● Work order: Reproduce the text of every one of the records below, character for character, and leave the pictures out of your answer.

● Data excerpts:
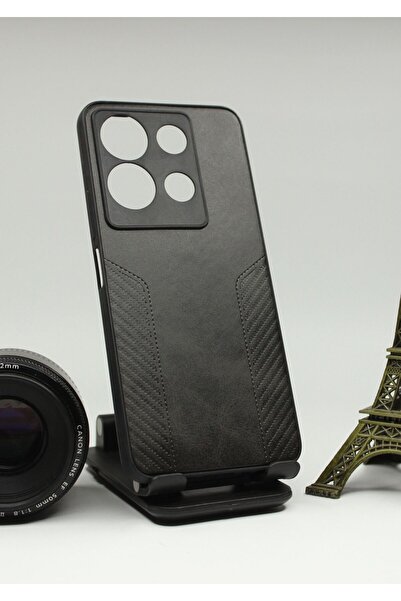 Beecover Infinix Note 30 Kılıf Slim Deri Sade Kapak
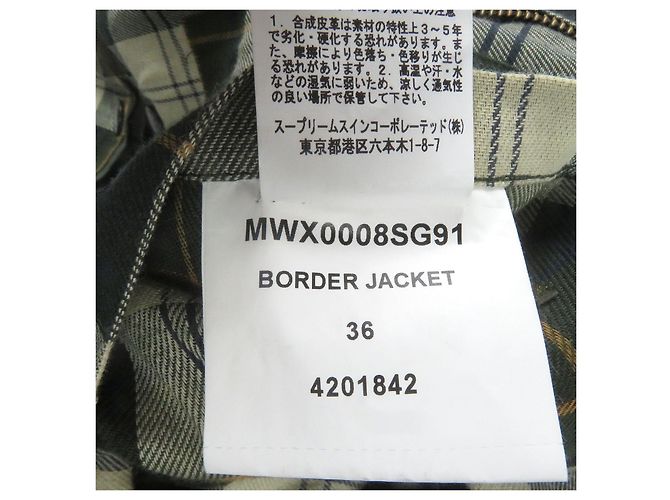 Autre Marque Barbour BORDER WAX JACKET Chaqueta de algodón encerado Verde Caqui - vista 9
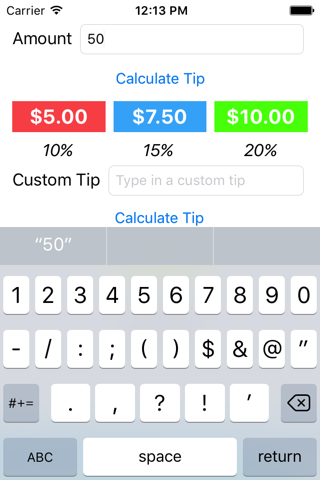 Tip Calculator - Kyle Dampier screenshot 2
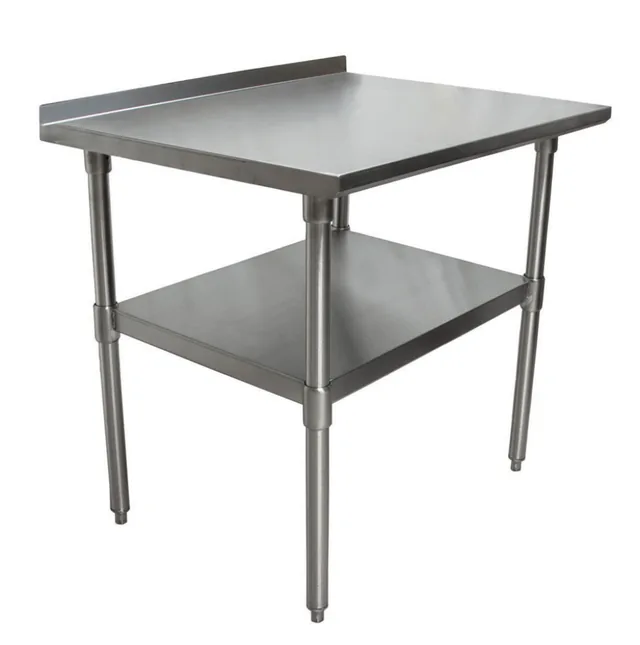 BK Resources VTTR-3030 — Riser-Top Work Table, 18-ga stainless steel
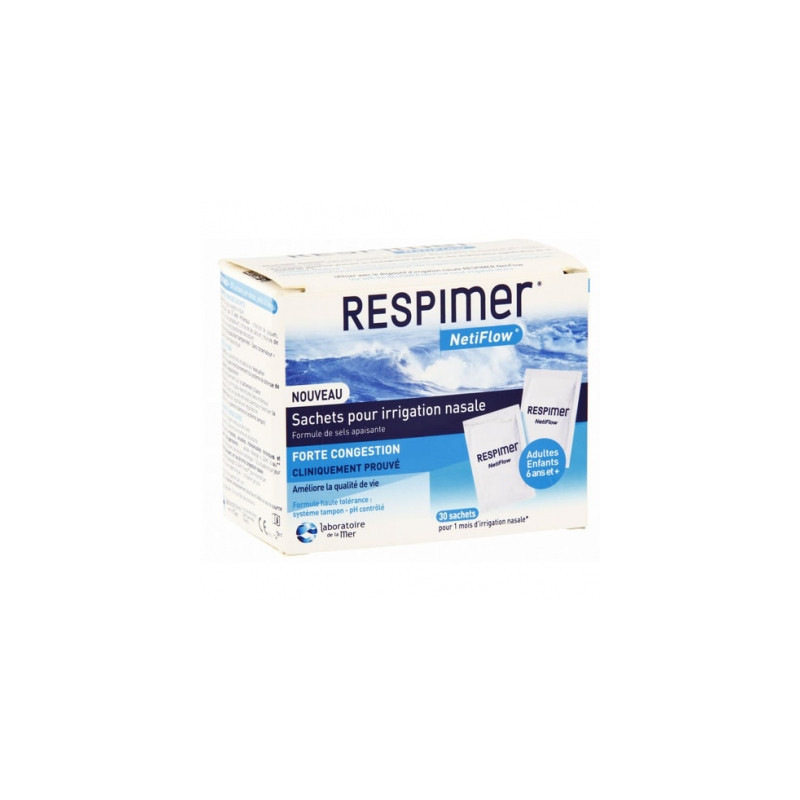 RESPIMER NETIFLOW 30 SACHETS IRRIGATION NASALE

● Expected answer:
 Beecover Infinix Note 30 Kılıf Slim Deri Sade Kapak
 Autre Marque Barbour BORDER WAX JACKET Chaqueta de algodón encerado Verde Caqui - vista 9
 Tip Calculator - Kyle Dampier screenshot 2
 BK Resources VTTR-3030 — Riser-Top Work Table, 18-ga stainless steel
 RESPIMER NETIFLOW 30 SACHETS IRRIGATION NASALE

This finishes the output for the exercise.